Different perspectives frame the problem different ways. Technologists emphasize architectures: distributed edge processing, resilient waveforms, mesh networks, and explainable machine learning. Policymakers worry about procurement reform, information-sharing agreements, and export controls that both enable cooperation and protect sensitive technologies. Users — commanders and operators — want tools that reduce cognitive load, provide clear indications of uncertainty, and leave ultimate authority where the law and ethics require. Adversaries, meanwhile, seek asymmetric levers: cheap drones to saturate sensors, cyber hits to sever links, and electronic attack to sow doubt. Any effective solution must thread these perspectives together.
Promising approaches are already visible. Investments in survivable tactical radios, resilient satellite constellations, and hardened waveforms aim to mitigate D-D-I conditions. Research communities and industry are prioritizing explainable AI and adversarial testing, and militaries are expanding live, multi-domain exercises to build muscle memory for distributed, coalition decision-making. Yet institutional friction remains: long procurement cycles, siloed budgets, and a gap between concept development and operational validation mean the battlefield may expose flaws faster than institutions can fix them .
What should leaders do now?
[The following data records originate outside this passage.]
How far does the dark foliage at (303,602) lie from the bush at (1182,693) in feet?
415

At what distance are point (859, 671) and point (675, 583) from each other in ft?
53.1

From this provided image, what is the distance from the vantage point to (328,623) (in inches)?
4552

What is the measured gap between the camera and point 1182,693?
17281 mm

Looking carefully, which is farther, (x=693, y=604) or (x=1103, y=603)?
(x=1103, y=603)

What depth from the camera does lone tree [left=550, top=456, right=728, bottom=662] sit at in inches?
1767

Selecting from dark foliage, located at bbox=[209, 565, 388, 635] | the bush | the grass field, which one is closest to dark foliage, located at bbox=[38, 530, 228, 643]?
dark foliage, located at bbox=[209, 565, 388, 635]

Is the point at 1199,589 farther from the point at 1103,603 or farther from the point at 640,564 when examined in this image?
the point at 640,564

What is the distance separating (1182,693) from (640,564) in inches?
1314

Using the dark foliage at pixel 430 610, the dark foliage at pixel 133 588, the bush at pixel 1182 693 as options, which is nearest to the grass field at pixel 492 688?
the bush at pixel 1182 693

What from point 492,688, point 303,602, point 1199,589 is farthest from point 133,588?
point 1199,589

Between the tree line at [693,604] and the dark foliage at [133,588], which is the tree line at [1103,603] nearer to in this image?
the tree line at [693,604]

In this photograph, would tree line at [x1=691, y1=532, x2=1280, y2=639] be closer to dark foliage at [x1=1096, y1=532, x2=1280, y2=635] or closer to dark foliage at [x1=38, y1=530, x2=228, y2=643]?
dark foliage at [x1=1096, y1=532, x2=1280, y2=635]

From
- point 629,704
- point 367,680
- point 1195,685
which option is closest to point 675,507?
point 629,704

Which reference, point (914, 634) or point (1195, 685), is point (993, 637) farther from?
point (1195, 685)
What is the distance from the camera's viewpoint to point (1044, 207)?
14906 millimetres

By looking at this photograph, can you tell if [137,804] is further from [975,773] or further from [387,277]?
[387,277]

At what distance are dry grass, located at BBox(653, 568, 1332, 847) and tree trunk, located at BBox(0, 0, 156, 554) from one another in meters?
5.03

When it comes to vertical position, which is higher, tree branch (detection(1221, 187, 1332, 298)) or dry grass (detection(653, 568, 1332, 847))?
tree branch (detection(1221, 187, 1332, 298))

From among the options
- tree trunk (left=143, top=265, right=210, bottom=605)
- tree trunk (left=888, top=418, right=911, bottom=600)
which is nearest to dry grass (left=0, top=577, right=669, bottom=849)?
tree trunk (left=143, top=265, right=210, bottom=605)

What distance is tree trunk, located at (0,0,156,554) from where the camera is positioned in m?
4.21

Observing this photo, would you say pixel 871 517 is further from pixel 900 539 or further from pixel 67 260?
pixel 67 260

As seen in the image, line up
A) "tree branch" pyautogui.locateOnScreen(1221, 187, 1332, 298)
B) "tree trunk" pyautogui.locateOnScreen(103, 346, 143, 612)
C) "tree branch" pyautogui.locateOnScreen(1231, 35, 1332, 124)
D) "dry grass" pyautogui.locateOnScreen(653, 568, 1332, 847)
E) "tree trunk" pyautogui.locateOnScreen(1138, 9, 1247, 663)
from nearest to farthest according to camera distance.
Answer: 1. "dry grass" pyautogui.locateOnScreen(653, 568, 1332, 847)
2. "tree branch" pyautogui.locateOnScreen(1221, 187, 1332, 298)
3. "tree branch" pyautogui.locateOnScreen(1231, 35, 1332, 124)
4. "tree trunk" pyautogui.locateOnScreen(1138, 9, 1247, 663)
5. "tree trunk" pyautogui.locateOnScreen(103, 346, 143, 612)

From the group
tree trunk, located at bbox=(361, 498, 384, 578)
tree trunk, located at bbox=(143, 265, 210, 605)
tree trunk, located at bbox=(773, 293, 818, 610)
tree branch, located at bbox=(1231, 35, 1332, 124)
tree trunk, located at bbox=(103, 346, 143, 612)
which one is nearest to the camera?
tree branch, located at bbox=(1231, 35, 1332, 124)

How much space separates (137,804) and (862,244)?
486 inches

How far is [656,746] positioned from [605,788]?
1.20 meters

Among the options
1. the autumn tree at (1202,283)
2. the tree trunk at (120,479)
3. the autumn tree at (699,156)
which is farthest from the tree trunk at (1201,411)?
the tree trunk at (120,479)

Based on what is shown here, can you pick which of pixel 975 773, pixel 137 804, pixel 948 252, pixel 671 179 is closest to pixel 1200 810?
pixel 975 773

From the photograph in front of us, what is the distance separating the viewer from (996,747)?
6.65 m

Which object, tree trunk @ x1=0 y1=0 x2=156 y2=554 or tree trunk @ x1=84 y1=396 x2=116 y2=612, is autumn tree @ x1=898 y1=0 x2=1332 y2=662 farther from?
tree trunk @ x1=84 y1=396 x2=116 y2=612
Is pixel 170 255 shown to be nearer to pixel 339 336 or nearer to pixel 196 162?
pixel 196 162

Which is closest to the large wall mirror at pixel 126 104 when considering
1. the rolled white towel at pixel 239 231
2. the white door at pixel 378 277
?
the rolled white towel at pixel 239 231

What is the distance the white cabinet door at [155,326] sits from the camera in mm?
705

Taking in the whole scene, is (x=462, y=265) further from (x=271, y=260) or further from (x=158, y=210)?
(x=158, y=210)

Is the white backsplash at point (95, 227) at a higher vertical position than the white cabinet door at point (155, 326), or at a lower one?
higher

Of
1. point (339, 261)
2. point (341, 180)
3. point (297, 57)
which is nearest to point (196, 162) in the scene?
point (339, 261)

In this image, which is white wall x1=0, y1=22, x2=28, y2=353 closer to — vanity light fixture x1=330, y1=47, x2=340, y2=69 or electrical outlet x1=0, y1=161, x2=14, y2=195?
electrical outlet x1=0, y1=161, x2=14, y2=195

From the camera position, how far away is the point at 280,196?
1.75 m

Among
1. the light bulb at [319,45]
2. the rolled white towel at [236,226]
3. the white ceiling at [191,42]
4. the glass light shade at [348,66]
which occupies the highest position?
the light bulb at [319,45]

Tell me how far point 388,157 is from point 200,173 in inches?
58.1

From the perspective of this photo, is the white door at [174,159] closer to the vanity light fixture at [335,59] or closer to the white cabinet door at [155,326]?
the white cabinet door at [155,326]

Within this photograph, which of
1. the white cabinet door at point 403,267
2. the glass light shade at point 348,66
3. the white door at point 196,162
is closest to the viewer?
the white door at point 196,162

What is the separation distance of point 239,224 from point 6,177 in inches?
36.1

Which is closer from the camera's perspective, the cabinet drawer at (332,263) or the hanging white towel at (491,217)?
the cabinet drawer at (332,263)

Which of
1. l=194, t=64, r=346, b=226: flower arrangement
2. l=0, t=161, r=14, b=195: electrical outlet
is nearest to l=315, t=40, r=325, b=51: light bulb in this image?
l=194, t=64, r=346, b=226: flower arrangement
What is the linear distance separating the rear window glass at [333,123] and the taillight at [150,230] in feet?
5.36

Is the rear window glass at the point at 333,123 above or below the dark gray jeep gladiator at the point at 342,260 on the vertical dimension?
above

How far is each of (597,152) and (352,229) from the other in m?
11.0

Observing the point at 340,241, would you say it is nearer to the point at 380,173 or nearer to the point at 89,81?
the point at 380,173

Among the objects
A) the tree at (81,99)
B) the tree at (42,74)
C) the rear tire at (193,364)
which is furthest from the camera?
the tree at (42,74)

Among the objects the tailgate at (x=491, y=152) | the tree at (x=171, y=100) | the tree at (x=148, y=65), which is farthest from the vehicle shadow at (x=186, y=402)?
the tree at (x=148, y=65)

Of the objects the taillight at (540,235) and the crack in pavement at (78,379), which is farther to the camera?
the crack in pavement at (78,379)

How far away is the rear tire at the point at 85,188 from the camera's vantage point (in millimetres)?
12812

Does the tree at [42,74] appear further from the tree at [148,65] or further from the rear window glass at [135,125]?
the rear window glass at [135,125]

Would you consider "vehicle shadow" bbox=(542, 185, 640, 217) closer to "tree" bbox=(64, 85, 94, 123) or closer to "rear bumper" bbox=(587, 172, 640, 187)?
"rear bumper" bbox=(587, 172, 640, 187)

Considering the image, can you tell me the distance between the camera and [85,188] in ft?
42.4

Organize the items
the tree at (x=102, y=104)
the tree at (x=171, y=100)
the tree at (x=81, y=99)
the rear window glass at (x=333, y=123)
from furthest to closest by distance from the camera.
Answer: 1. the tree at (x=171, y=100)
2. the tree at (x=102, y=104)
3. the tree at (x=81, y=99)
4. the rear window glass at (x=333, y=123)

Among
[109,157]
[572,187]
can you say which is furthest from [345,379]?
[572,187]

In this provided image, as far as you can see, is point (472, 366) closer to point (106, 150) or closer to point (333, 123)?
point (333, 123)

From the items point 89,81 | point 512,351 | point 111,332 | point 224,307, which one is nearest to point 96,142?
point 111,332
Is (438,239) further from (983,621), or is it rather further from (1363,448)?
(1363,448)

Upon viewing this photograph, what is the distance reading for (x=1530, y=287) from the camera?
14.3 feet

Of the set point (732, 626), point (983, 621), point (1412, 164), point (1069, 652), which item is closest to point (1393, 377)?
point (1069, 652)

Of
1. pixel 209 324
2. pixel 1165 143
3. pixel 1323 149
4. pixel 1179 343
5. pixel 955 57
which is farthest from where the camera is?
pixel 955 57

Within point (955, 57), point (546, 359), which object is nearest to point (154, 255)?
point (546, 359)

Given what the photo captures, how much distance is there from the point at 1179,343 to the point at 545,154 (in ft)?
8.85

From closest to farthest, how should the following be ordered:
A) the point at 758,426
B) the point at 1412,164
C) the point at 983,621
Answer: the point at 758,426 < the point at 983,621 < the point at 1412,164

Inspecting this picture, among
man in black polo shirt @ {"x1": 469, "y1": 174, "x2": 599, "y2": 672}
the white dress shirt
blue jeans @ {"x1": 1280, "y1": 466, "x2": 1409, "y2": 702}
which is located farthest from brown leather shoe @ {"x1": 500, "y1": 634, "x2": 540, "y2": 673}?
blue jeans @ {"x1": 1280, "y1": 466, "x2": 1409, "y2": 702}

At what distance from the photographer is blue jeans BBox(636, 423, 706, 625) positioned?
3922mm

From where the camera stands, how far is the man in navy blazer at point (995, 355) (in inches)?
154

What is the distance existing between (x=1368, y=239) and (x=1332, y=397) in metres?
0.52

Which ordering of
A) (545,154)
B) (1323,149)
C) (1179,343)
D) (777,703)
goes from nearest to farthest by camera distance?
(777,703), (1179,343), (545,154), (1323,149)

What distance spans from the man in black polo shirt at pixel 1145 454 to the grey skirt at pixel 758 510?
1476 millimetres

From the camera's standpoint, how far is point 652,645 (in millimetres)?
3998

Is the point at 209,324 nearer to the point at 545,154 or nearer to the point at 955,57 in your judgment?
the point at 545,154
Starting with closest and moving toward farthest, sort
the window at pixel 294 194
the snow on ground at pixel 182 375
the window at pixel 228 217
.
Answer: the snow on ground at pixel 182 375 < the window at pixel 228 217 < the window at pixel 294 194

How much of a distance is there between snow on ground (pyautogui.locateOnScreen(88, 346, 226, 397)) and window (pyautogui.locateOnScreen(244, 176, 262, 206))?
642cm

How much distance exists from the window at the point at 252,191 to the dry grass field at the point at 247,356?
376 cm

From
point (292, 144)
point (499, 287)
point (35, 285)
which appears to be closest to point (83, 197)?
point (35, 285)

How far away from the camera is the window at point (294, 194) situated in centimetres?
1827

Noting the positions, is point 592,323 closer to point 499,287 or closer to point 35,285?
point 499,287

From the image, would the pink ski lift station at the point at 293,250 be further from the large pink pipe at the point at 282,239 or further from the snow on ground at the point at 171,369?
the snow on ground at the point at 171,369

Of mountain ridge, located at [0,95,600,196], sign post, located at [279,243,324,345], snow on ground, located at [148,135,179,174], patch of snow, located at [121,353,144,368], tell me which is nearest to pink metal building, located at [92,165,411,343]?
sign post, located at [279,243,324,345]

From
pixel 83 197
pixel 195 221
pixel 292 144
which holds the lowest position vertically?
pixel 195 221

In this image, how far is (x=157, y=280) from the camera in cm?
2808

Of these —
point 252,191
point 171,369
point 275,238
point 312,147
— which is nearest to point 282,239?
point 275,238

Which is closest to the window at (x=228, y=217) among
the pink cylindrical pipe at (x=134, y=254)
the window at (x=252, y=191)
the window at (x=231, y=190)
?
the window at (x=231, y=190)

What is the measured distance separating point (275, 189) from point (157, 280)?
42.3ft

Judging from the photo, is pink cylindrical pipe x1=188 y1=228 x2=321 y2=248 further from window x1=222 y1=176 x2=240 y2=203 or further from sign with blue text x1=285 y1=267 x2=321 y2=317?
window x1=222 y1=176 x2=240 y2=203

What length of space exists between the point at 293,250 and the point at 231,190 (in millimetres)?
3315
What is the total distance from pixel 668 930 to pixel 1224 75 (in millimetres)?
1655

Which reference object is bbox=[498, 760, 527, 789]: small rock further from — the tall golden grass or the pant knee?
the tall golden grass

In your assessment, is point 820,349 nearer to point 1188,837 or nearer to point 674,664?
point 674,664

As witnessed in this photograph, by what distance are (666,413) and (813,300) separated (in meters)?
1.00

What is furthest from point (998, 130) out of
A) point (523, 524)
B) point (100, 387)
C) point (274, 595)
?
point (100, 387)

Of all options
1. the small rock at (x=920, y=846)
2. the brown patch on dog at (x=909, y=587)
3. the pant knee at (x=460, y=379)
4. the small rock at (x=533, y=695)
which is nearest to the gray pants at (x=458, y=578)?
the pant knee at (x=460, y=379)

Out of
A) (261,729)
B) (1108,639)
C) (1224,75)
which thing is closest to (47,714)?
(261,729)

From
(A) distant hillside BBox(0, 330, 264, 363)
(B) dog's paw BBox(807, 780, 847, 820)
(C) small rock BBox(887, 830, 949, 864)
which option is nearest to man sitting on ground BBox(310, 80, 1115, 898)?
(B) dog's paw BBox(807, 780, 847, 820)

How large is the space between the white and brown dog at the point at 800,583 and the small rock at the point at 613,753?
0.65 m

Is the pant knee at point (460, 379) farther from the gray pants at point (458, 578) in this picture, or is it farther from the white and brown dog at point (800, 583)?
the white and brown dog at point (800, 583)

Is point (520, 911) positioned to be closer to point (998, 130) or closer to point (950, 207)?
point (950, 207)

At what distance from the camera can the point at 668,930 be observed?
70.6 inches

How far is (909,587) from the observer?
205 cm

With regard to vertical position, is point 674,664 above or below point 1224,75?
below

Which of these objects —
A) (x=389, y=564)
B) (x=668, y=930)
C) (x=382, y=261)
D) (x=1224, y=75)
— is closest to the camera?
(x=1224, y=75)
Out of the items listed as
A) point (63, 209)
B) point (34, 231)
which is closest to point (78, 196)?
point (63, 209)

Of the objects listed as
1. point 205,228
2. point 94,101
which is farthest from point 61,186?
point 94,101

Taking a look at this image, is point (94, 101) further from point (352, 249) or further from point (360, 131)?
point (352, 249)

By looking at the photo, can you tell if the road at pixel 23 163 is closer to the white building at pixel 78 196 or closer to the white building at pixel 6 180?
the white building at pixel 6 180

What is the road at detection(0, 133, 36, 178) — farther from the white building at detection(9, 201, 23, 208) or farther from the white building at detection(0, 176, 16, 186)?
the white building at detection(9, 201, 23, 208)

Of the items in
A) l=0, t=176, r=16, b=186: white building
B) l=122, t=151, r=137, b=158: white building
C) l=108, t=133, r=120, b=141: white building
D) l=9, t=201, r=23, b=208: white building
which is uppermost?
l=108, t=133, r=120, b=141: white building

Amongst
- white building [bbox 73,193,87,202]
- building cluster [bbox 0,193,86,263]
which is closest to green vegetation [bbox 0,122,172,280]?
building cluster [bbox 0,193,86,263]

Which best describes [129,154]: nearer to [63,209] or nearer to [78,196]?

Prioritize cross-domain resilience in acquisition, require explainability and realistic adversarial testing for automation, and invest in multinational standards and exercises that harden interoperability before conflict. Those tasks are neither cheap nor easy, but the alternative — a C2 apparatus that fails when it is needed most — is far costlier in blood and strategic consequence.
The war in Ukraine has given planners a costly but candid laboratory: the problems are real, interlinked, and solvable — but only if technologists, policymakers and operators stop treating each shortfall as someone else’s problem. If C2 is the brain of modern military power, the time to inoculate it against noise, deception and fracture is now. Otherwise, who will be left to decide when the battlefield itself is trying to decide for us?